As shipping exemption expires, hurricane-torn Puerto Rico may face changes in relief from mainland United States

Thursday, October 12, 2017

According to the United States Department of Homeland Security on Monday, Puerto Rico's exemption from the Jones Act, which temporarily lifted the rule requiring that only U.S.-owned ships might carry goods between U.S. ports, was allowed to expire on Sunday rather than being renewed. The island commonwealth had been given a temporary exemption from this law to allow foreign ships to aid the delivery of relief supplies after Hurricane Maria, which struck Puerto Rico last month. Puerto Ricans and lawmakers had asked for an extension of the waiver in light of the island's current difficulties.

"We believe that extending the waiver is unnecessary to support the humanitarian relief efforts on the island[...] There is an ample supply of Jones Act-qualified vessels to ensure that cargo is able to reach Puerto Rico," reads a statement from Homeland Security Press Secretary David Lapan.

The Jones Act of 1920 requires that all ships carrying cargo directly from one U.S. port to another must be built, operated and owned by U.S. personnel. Puerto Rico, a U.S. commonwealth, falls under its jurisdiction. President Donald Trump issued a temporary waiver of this requirement for Puerto Rico on September 28 to help the relief effort. However, there were also concerns about supplies sitting idle in ports for lack of organized distribution and truck drivers to take them where they were needed. Some foreign ships may take until October 18 to complete deliveries.

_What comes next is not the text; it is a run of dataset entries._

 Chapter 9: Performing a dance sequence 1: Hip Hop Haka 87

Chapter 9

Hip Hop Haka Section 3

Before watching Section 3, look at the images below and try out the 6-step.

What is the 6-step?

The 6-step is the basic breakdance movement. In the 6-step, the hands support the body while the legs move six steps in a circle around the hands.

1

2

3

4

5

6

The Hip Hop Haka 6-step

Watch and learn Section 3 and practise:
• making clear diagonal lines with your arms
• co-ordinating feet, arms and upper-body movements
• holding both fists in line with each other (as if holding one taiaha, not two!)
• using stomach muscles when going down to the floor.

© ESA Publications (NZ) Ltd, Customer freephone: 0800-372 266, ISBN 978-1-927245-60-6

Republicans Marco Rubio and John McCain were among those in the U.S. Congress who had urged President Trump to issue the waiver, though McCain supported making the exemption permanent: "Now that the temporary Jones Act waiver for Puerto Rico has expired, it is more important than ever for Congress to pass my bill to permanently exempt Puerto Rico from this archaic and burdensome law," he told the Huffington Post. "Until we provide Puerto Rico with long-term relief, the Jones Act will continue to hinder much-needed efforts to help the people of Puerto Rico recover and rebuild from Hurricane Maria."

In September, Puerto Rico was nicked by the same Hurricane Irma that left Florida in disarray but then pummeled head-on by Hurricane Maria. The crisis displaced thousands of people and led to extraordinary rainfall and flash flood scares after a large crack appeared in the Guajataca Dam. According to Governor Ricardo Rosselló, 85% of residents remain without electricity, and many also still lack access to running water.

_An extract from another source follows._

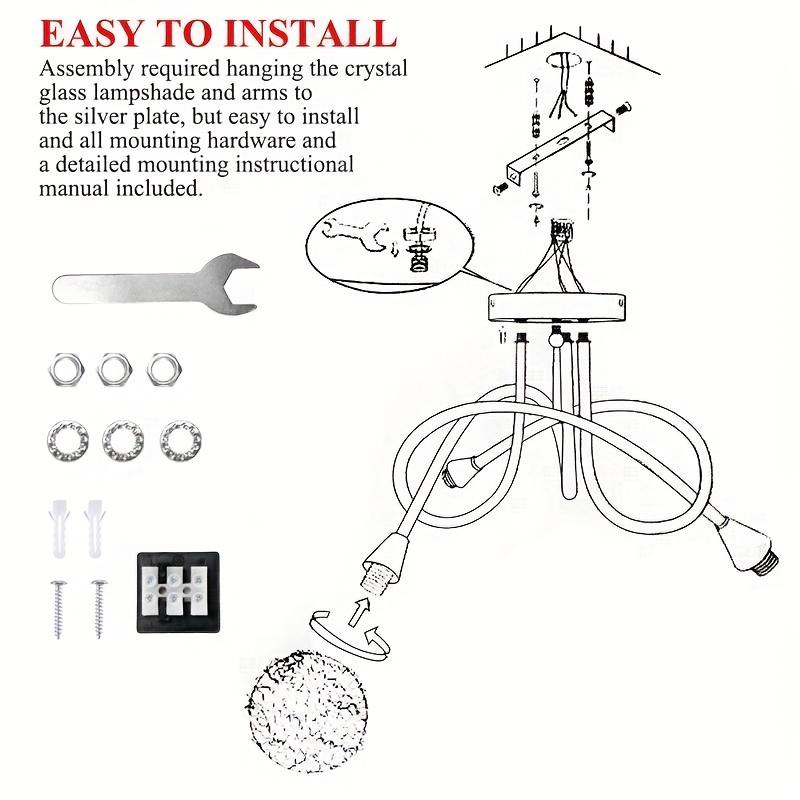 EASY TO INSTALL

Assembly required hanging the crystal glass lampshade and arms to the silver plate, but easy to install and all mounting hardware and a detailed mounting instructional manual included.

Puerto Rico was colonized by Spain and came under U.S. control in the Spanish-American War in 1898, along with Guam and the Philippines. Every person born in Puerto Rico is a United States citizen by birth. Puerto Rican residents do not participate in national elections, hold no seats in the electoral college, and have a non-voting representative in the U.S. congress. Mostly, they are exempt from federal income tax but not other federal taxes.

Every few years, the Puerto Ricans hold a referendum to determine whether they wish to remain a commonwealth, seek U.S. statehood, or seek independence in some form. In June, 97% of voters selected the second option, though turnout was low, and Congress is not legally required to obey their wishes.